研究課題/領域番号 |
17K09980
|
研究機関 | 札幌医科大学 |
研究代表者 |
山本 元久 札幌医科大学, 医学部, 講師 (80404599)
|
研究期間 (年度) |
2017-04-01 – 2020-03-31
|
キーワード | IgG4関連疾患 / 臨床病期 / IL-5 |
研究実績の概要 |
本研究では、札幌医科大学附属病院に通院しているIgG4関連疾患の患者を対象に、IgG4関連疾患の暫定的な臨床病期を設定し、それに応じた治療法の開発を目指している。
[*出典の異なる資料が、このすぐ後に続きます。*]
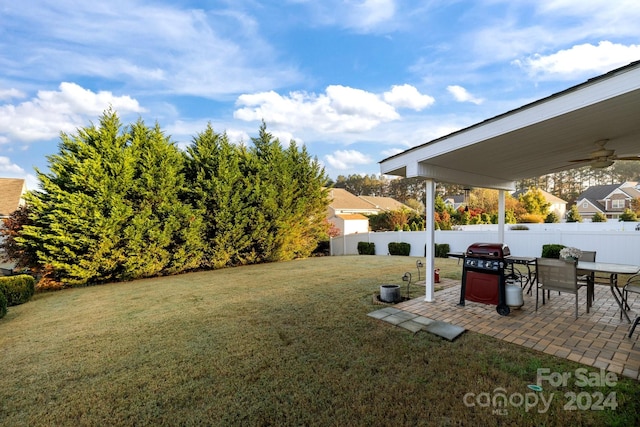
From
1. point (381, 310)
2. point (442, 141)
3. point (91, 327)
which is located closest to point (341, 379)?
point (381, 310)

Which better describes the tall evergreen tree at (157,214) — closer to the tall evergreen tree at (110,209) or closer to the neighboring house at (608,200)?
the tall evergreen tree at (110,209)

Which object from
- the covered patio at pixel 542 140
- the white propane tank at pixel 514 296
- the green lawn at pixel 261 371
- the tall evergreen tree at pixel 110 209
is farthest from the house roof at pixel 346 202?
the green lawn at pixel 261 371

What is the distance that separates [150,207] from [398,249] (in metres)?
10.6

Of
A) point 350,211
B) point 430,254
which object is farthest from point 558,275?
point 350,211

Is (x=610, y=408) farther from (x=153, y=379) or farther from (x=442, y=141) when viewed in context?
(x=153, y=379)

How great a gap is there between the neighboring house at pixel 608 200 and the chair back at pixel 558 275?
118 ft

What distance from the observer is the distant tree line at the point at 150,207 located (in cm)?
740

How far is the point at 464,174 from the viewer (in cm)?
602

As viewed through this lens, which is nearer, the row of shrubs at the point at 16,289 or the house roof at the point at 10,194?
the row of shrubs at the point at 16,289

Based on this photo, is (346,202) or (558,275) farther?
(346,202)

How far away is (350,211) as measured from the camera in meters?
24.7

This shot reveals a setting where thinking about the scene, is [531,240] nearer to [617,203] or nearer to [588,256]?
[588,256]

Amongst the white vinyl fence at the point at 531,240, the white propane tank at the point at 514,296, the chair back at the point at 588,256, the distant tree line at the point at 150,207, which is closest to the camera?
the white propane tank at the point at 514,296

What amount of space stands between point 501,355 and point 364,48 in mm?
10012
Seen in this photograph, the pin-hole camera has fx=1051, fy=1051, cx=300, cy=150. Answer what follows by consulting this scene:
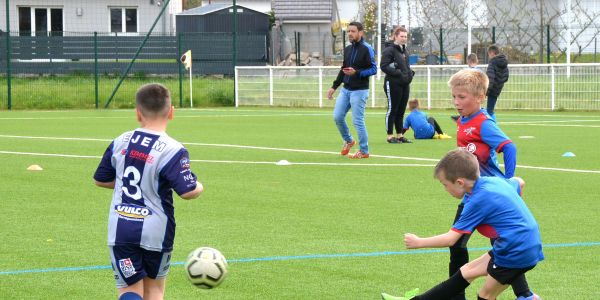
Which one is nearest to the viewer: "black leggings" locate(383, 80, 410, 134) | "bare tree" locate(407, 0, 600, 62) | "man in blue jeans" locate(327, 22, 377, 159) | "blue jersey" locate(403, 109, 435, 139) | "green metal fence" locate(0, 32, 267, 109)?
"man in blue jeans" locate(327, 22, 377, 159)

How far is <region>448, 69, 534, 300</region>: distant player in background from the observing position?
23.0 feet

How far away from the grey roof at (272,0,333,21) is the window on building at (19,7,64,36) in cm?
1339

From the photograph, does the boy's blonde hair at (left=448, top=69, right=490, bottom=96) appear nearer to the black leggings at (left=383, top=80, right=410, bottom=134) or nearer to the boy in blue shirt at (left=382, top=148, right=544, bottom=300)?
the boy in blue shirt at (left=382, top=148, right=544, bottom=300)

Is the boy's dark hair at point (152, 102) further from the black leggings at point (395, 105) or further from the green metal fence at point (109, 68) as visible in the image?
the green metal fence at point (109, 68)

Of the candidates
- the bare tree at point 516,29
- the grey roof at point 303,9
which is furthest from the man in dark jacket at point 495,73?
the grey roof at point 303,9

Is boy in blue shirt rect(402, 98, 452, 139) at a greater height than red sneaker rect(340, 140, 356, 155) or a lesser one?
greater

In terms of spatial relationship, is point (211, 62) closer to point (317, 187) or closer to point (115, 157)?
point (317, 187)

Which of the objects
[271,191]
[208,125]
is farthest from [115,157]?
[208,125]

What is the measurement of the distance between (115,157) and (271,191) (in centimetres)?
672

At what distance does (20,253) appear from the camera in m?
8.54

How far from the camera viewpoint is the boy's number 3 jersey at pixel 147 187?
5578 millimetres

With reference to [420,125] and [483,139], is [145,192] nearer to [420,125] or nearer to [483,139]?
[483,139]

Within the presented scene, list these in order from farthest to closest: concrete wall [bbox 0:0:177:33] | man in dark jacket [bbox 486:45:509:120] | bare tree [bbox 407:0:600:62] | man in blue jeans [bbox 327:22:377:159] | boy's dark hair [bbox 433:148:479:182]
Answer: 1. concrete wall [bbox 0:0:177:33]
2. bare tree [bbox 407:0:600:62]
3. man in dark jacket [bbox 486:45:509:120]
4. man in blue jeans [bbox 327:22:377:159]
5. boy's dark hair [bbox 433:148:479:182]

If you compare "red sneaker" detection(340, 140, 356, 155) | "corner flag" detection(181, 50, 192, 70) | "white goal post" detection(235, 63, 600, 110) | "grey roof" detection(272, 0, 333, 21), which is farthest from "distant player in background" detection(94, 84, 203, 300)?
"grey roof" detection(272, 0, 333, 21)
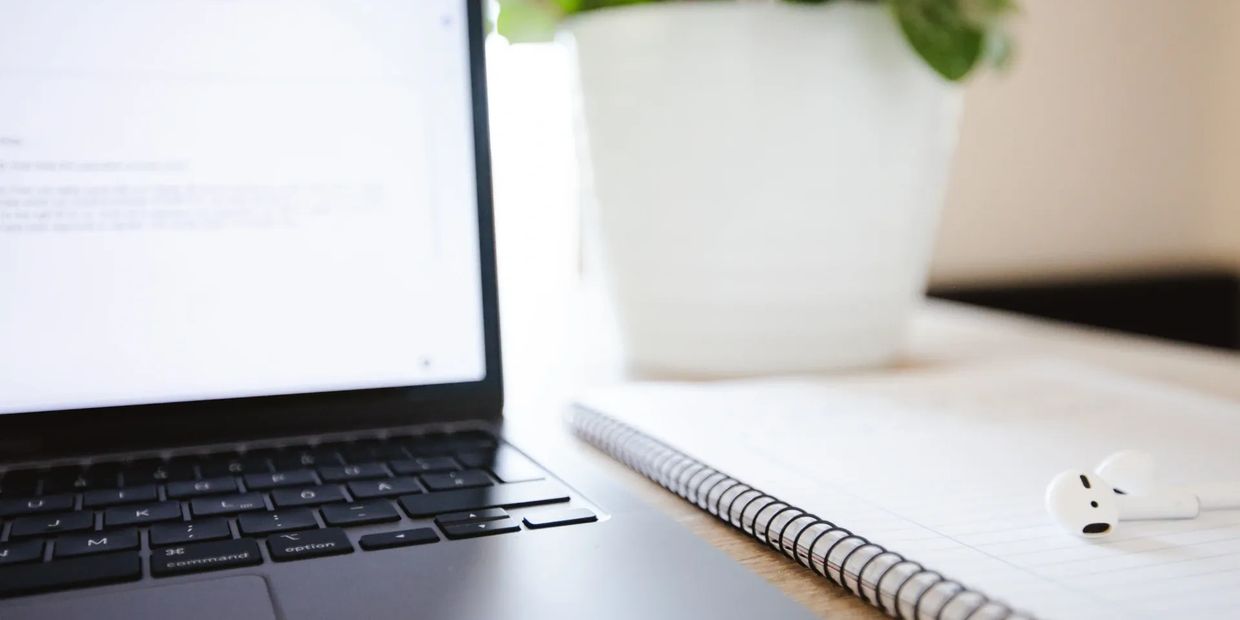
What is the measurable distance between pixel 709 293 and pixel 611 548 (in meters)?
0.32

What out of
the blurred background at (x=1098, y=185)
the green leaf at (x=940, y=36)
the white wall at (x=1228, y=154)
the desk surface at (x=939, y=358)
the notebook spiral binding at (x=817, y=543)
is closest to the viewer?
the notebook spiral binding at (x=817, y=543)

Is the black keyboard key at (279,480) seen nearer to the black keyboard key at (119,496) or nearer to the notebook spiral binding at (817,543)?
the black keyboard key at (119,496)

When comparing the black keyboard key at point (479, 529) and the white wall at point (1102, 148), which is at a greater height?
the white wall at point (1102, 148)

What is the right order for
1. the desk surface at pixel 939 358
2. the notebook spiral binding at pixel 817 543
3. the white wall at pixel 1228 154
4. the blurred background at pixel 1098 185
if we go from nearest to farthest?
the notebook spiral binding at pixel 817 543 → the desk surface at pixel 939 358 → the blurred background at pixel 1098 185 → the white wall at pixel 1228 154

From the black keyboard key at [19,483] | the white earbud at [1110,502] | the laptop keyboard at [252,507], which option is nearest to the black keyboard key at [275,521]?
the laptop keyboard at [252,507]

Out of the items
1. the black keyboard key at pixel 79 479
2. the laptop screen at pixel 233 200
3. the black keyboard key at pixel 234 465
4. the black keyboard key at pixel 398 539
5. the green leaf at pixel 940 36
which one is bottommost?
the black keyboard key at pixel 398 539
その背景として、現在、IgG4関連疾患に対しては、画一的に中等量のステロイド薬が寛解導入療法の第一選択薬として使用されている。しかし臨床的には、病変が頭頸部にとどまるミクリッツ型(涙腺・唾液腺炎)から、膵炎(自己免疫性膵炎)、腎炎(IgG4関連腎臓病)、後腹膜線維症などのように他臓器にまで病変が拡大している症例(全身型)もみられ、臨床病型はかなり多様であることがわかっている。また治療アウトカムもステロイド薬を休薬できる症例から、再燃を繰り返す症例まで様々である。これらの結果を踏まえ、IgG4関連疾患においても個別化医療、さらには精密医療を目指して行かなければならないと考える。本研究では、上記のミクリッツ型と全身型を中心に、本疾患に臨床病期を設定し、治療前の各種サイトカイン濃度を測定し、病期の進行に伴う血清サイトカインの変動を解析した。その結果、現時点までに病態の進行とともに血清中のサイトカイン環境が大きく変化することが明らかになった。血清IgG4値がまだ上昇を示さない時期にはIL-4やIL-13は検出されないが、血清IgG4濃度の上昇とともに検出されるようになる。ミクリッツ型ではMCP-1濃度が高値を示すが、全身型に移行するに従って、IL-6やTGFβが高値を示すようになる。一連の病態の進行とともにIL-5濃度は上昇していくことが判明した。これらの結果は、今後、各病期における治療の最適化に繋がる可能性を有している。
|
現在までの達成度 (区分) |
現在までの達成度 (区分)
2: おおむね順調に進展している
理由
研究目標の一つである設定した各病期における治療前サイトカイン濃度のチャートレーダーは完成した。昨年度までの組織学的な解析の遅れを取り戻し、現在、DNAマイクロアレイによる網羅的遺伝子解析が進行している。また昨年度に見出されたIL-5産生のソースの一つとしてST2陽性T細胞が確認された。
|
今後の研究の推進方策 |
完成したチャートレーダー、DNAマイクロアレイの結果を基盤に、治療標的となり得るサイトカインおよびその制御分子の探索を進めていく。
|
次年度使用額が生じた理由 |
顎下腺組織を使用した遺伝子検索(DNAマイクロアレイ)を継続し、各病期における治療の最適化を、次年度も進めていく予定である。